Electron-Equivalent Valency through Molecularly Well-Defined Multivalent DNA

Oligonucleotide-functionalized nanoparticles (NPs), also known as "programmable atom equivalents"(PAEs), have emerged as a class of versatile building blocks for generating colloidal crystals with tailorable structures and properties. Recent studies have shown that, at small size and low DNA grafting density, PAEs can also behave as "electron equivalents"(EEs), roaming through and stabilizing a complementary PAE sublattice. However, it has been challenging to obtain a detailed understanding of EE-PAE interactions and the underlying colloidal metallicity because there is inherent polydispersity in the number of DNA strands on the surfaces of these NPs; thus, the structural uniformity and tailorability of NP-based EEs are somewhat limited.
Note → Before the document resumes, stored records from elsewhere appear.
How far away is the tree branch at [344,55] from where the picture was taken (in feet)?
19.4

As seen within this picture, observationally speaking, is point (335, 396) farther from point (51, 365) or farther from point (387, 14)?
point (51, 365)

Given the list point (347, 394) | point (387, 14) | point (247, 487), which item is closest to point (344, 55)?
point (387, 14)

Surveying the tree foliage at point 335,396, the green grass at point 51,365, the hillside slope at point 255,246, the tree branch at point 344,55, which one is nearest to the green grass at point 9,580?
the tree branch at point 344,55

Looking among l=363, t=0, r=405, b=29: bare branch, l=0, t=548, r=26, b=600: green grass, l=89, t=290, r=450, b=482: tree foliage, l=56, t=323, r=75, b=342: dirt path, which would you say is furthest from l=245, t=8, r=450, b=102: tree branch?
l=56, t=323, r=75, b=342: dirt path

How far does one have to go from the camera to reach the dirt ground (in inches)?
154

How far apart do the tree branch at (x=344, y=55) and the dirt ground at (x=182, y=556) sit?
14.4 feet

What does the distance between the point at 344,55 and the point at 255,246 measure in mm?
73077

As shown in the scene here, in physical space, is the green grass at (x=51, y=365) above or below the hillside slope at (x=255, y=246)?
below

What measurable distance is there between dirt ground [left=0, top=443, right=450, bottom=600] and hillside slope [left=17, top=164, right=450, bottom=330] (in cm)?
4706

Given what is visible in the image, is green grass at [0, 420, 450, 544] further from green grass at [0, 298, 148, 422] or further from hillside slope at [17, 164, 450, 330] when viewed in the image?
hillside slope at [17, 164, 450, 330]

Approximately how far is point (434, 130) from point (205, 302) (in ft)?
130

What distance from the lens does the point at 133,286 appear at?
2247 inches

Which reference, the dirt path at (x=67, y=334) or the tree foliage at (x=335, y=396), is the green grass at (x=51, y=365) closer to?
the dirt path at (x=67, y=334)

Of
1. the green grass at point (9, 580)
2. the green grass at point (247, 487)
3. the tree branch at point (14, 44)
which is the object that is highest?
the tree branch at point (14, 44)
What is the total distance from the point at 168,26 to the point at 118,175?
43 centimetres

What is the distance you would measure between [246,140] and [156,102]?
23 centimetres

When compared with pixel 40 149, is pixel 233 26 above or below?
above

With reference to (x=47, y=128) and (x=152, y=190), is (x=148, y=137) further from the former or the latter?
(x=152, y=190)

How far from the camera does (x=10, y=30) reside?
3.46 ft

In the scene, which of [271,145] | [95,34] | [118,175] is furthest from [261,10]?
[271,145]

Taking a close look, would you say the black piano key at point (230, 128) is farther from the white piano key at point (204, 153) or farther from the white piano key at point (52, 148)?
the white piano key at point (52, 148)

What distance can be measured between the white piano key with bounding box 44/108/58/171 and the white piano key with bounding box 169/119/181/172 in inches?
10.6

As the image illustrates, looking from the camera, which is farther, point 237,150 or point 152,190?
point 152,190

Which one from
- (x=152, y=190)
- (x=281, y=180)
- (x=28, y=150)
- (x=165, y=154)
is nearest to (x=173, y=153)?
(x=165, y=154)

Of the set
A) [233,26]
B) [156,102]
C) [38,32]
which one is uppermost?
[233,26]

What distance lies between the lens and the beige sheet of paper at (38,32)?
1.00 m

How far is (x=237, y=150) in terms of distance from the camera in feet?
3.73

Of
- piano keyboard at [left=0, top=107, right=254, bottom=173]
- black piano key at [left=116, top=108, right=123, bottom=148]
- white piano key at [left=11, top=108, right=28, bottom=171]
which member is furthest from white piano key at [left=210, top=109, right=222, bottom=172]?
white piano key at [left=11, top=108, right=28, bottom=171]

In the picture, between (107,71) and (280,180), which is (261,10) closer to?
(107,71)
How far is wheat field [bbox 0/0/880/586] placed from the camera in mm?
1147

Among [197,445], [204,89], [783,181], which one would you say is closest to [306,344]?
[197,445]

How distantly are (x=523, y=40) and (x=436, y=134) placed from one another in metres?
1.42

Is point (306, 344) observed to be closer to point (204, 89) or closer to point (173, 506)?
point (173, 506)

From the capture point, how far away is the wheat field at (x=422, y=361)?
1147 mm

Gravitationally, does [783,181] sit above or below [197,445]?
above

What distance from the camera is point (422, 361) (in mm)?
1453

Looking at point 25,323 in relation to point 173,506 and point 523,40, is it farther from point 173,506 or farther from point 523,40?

Herein, we report a strategy for synthesizing colloidal crystals where the EEs are templated by small molecules, instead of NPs, and functionalized with a precise number of DNA strands. When these molecularly precise EEs are assembled with complementary NP-based PAEs, X-ray scattering and electron microscopy reveal the formation of three distinct "metallic"phases. Importantly, we show that the thermal stability of these crystals is dependent on the number of sticky ends per EE, while lattice symmetry is controlled by the number and orientation of EE sticky ends on the PAEs. Taken together, this work introduces the notion that, unlike conventional electrons, EEs that are molecular in origin can have a defined valency that can be used to influence and guide specific phase formation.